== What this task involves ==
Within the data that follows, set down exactly the lines from the one containing "Researchers investigated progressive" through the one containing "- Fixed Top-k: Train", both ends included.

Saved data entries
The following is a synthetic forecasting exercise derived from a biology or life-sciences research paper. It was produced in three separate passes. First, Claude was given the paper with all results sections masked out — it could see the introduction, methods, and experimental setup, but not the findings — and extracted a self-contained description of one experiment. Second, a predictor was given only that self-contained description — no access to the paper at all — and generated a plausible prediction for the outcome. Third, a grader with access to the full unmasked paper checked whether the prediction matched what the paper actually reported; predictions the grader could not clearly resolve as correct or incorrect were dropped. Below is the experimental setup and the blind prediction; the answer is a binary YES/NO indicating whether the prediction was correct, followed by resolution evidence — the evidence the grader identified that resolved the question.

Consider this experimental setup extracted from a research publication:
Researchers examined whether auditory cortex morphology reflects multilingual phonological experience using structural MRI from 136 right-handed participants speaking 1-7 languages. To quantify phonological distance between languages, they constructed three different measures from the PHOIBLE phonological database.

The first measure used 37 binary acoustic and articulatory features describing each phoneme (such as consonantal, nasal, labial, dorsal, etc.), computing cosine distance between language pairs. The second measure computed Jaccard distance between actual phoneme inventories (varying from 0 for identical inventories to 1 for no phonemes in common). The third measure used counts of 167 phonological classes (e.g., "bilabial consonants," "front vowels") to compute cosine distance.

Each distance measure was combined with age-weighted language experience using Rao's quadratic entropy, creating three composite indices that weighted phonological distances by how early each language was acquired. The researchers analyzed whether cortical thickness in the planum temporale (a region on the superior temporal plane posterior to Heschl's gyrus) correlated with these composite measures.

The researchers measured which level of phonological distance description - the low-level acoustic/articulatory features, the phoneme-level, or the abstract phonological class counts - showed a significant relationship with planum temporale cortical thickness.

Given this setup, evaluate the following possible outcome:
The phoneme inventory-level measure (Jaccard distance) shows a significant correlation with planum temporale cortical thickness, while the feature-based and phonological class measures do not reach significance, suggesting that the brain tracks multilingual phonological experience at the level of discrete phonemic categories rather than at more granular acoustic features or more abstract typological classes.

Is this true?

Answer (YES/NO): YES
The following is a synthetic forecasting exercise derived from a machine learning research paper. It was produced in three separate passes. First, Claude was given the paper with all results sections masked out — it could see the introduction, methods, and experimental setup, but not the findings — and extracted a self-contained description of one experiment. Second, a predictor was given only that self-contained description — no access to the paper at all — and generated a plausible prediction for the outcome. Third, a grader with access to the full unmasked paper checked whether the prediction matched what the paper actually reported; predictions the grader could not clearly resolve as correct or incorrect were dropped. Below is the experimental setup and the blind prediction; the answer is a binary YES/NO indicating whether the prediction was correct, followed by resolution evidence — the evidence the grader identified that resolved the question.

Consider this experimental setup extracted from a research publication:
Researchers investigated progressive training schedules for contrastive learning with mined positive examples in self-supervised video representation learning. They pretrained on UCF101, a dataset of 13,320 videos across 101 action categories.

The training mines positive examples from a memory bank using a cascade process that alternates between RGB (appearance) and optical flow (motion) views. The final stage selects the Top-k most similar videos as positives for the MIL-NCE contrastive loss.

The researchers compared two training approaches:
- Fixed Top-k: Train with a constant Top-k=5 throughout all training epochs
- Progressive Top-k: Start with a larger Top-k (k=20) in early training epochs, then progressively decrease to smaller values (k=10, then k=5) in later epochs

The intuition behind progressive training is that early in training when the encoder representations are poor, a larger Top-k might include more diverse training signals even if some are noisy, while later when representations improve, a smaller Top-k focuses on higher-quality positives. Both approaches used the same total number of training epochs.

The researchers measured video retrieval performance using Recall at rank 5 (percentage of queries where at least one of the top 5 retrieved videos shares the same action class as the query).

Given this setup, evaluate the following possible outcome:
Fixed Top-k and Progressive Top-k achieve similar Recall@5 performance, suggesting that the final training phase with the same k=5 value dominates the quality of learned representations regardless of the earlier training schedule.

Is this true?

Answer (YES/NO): NO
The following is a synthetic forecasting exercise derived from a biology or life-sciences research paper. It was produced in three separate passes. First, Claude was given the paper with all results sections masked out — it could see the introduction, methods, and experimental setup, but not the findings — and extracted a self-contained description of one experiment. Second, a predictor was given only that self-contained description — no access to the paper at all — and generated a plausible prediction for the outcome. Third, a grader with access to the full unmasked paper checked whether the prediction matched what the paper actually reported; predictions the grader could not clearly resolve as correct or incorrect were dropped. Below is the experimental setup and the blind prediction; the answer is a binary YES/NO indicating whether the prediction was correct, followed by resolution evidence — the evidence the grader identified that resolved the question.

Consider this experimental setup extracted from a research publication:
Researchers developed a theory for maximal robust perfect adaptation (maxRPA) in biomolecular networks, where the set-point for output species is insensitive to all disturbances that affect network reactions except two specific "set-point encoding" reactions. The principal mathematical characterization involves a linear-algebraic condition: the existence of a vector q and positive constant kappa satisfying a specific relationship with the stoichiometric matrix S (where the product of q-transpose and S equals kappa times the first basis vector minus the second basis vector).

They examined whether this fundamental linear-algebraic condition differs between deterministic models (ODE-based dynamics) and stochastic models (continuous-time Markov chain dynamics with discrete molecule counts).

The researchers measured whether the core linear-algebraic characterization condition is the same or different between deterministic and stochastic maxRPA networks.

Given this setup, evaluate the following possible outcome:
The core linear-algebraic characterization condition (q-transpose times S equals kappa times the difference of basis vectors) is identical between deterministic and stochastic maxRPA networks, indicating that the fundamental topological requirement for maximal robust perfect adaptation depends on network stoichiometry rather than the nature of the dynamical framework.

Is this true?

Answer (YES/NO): YES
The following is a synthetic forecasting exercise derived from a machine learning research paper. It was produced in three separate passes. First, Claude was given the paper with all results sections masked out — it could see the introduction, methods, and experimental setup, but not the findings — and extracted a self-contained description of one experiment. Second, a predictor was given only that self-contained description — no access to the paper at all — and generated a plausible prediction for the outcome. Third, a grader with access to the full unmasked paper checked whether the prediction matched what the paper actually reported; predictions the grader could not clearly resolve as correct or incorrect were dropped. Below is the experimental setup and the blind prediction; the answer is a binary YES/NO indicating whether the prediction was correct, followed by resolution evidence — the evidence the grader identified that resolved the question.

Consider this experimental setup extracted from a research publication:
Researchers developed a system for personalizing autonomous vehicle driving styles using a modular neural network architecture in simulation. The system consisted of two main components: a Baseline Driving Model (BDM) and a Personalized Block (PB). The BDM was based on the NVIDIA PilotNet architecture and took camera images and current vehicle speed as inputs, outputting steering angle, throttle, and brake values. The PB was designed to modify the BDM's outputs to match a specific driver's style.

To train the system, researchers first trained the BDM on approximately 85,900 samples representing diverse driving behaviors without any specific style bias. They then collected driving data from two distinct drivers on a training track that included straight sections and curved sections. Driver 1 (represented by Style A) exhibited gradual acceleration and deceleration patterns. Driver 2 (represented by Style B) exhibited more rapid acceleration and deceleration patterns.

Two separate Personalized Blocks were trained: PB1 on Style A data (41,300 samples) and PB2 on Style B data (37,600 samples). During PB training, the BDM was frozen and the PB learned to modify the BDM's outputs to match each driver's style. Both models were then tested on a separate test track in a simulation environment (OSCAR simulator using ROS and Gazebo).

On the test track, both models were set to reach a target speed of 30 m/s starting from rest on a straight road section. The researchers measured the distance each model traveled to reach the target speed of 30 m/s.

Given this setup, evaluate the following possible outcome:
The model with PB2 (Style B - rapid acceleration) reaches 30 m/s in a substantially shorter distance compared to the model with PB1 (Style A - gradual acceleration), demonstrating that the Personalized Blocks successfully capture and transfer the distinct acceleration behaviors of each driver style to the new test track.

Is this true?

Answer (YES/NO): YES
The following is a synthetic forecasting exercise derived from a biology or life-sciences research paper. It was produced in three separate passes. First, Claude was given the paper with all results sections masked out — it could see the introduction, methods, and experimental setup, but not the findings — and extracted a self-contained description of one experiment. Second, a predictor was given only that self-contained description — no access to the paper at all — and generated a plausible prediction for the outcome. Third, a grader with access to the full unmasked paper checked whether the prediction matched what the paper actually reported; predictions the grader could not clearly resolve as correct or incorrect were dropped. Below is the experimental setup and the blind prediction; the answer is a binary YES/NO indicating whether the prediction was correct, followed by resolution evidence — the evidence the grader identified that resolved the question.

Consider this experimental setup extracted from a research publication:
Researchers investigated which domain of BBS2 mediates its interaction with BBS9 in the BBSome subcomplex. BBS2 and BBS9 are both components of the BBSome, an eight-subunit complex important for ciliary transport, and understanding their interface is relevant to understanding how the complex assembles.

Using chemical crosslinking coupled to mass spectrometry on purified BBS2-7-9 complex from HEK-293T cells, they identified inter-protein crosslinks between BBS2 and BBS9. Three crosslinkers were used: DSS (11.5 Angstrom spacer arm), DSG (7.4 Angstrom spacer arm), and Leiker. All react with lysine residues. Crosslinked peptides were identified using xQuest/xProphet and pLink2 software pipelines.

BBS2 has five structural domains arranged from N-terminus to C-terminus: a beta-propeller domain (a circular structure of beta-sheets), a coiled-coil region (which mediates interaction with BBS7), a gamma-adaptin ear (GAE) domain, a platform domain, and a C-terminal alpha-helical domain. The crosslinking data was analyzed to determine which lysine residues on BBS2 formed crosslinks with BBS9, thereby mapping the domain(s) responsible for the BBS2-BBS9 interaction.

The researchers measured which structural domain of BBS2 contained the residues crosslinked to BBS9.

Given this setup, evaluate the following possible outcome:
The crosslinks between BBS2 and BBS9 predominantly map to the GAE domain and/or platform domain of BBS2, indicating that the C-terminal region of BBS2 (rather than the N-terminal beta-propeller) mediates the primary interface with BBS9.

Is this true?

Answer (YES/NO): NO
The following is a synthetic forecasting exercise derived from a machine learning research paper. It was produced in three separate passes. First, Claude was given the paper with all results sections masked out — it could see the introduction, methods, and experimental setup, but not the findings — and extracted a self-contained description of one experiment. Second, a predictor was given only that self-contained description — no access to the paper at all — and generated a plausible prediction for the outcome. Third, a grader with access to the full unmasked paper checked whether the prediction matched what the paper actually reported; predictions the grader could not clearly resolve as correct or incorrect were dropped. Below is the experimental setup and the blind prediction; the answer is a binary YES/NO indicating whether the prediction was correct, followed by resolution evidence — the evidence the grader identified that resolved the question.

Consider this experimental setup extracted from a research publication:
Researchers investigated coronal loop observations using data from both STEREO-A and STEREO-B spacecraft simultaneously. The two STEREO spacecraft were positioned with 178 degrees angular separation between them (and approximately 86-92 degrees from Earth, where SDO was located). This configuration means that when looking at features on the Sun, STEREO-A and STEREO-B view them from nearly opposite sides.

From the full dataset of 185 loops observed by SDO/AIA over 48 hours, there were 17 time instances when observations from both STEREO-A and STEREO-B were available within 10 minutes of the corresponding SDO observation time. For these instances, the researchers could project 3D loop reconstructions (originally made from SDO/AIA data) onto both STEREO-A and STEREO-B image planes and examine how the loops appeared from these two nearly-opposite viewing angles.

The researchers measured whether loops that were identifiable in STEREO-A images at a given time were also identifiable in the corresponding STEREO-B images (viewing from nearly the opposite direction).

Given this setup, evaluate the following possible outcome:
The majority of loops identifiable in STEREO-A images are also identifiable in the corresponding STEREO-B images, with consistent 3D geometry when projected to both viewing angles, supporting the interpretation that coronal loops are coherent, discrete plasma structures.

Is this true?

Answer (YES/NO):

== Output below ==
Researchers investigated progressive training schedules for contrastive learning with mined positive examples in self-supervised video representation learning. They pretrained on UCF101, a dataset of 13,320 videos across 101 action categories.

The training mines positive examples from a memory bank using a cascade process that alternates between RGB (appearance) and optical flow (motion) views. The final stage selects the Top-k most similar videos as positives for the MIL-NCE contrastive loss.

The researchers compared two training approaches:
- Fixed Top-k: Train with a constant Top-k=5 throughout all training epochs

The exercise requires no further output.